▶ _Stated exercise_:
Please copy the material below word for word, leaving out the picture.

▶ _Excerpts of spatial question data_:
___
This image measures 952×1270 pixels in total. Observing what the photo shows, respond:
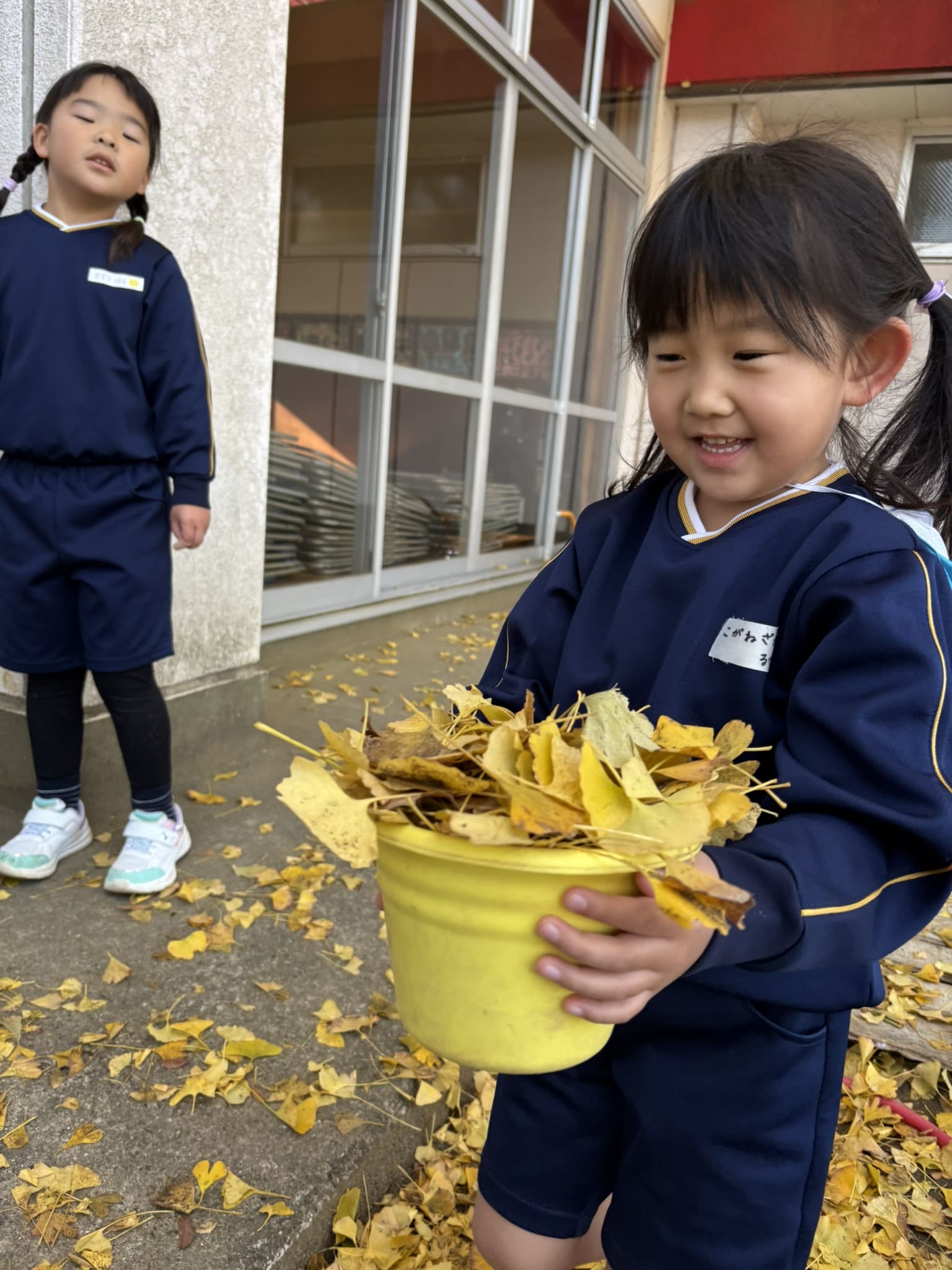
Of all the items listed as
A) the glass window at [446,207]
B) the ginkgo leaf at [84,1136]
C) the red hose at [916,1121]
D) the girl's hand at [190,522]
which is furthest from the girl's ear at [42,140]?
the glass window at [446,207]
___
▶ _Task output_:
This image measures 952×1270 pixels in total. Observing what the photo shows, respond:
Of all the items listed as
A) the glass window at [446,207]
B) the ginkgo leaf at [84,1136]
C) the red hose at [916,1121]
D) the girl's hand at [190,522]
which is furthest from the girl's ear at [42,140]?
the glass window at [446,207]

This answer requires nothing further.